- PROBLEM STATEMENT -
Write out, unchanged, the lines from the one holding "What is the overall" to the close of the listing. Both the first and last lines belong in it.

- RECORDED INFORMATION -
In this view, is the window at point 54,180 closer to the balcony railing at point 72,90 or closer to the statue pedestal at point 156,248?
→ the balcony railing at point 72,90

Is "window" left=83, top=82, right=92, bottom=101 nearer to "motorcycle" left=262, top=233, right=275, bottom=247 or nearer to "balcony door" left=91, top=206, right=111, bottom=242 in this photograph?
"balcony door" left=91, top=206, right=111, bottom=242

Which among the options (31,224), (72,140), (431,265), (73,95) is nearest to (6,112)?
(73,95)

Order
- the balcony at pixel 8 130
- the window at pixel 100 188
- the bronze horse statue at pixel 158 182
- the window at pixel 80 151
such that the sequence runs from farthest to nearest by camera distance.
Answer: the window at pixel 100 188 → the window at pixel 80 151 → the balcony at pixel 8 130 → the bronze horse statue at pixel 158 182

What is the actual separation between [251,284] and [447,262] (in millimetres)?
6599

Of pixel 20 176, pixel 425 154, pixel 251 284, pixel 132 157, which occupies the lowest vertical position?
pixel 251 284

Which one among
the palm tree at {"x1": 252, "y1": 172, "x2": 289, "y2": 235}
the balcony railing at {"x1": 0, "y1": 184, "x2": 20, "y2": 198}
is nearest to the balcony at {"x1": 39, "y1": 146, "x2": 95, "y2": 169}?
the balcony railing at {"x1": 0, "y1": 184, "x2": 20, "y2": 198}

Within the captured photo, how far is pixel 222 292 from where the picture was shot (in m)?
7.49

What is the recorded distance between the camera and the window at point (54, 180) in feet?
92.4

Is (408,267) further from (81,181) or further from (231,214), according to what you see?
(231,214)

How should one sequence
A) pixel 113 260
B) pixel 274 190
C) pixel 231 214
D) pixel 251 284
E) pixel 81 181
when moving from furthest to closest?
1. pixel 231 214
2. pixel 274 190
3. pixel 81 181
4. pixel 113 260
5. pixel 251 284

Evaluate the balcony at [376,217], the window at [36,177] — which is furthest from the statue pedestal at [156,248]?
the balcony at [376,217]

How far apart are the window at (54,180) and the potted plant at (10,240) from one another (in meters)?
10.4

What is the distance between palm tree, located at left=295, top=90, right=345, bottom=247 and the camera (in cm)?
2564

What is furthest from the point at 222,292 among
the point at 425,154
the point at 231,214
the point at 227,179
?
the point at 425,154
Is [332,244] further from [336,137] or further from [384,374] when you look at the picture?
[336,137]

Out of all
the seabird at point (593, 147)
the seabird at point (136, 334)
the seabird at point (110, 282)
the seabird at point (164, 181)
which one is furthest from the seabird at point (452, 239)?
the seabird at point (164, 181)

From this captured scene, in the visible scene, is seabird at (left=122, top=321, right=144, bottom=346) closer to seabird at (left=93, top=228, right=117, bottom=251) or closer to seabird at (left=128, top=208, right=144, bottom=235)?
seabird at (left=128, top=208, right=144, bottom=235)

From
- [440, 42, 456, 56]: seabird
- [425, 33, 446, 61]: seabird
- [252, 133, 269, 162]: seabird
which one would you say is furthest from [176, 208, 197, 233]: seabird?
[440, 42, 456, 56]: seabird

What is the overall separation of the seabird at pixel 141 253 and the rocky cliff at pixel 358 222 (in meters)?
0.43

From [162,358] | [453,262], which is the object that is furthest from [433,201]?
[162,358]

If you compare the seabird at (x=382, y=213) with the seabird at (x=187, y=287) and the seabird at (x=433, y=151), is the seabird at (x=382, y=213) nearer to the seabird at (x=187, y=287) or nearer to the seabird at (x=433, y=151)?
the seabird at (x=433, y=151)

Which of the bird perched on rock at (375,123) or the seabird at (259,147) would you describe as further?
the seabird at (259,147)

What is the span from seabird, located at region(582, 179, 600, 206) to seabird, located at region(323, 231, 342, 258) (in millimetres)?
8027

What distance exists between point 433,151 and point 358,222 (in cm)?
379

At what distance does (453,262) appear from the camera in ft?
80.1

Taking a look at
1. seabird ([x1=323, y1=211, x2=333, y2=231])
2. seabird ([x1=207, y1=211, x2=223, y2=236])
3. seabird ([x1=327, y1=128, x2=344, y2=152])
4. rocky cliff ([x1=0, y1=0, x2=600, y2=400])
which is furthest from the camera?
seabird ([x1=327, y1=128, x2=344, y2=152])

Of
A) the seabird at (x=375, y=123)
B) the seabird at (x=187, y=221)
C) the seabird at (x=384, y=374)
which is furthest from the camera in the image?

- THE ANSWER -
What is the overall separation of the seabird at pixel 141 253 and the rocky cliff at pixel 358 222 (in meters)?
0.43

From [162,358] | [453,262], which is the object that is furthest from [433,201]?
[162,358]

If you compare the seabird at (x=382, y=213) with the seabird at (x=187, y=287) and the seabird at (x=433, y=151), is the seabird at (x=382, y=213) nearer to the seabird at (x=187, y=287) or nearer to the seabird at (x=433, y=151)?
the seabird at (x=433, y=151)

Which of the bird perched on rock at (375,123) or the seabird at (259,147) would you describe as further?
the seabird at (259,147)

What is the span from seabird, located at region(582, 179, 600, 206) to seabird, located at region(323, 231, 342, 258) (in millimetres)?
8027

What distance exists between point 433,151 and point 358,222 (in cm)?
379

At what distance does (453,262) appear from the camera in ft?
80.1

Taking a look at
1. seabird ([x1=323, y1=211, x2=333, y2=231])
2. seabird ([x1=207, y1=211, x2=223, y2=236])
3. seabird ([x1=327, y1=128, x2=344, y2=152])
4. rocky cliff ([x1=0, y1=0, x2=600, y2=400])
which is furthest from the camera?
seabird ([x1=327, y1=128, x2=344, y2=152])

Of
A) the seabird at (x=375, y=123)
B) the seabird at (x=187, y=221)
C) the seabird at (x=384, y=374)
which is furthest from the camera in the image?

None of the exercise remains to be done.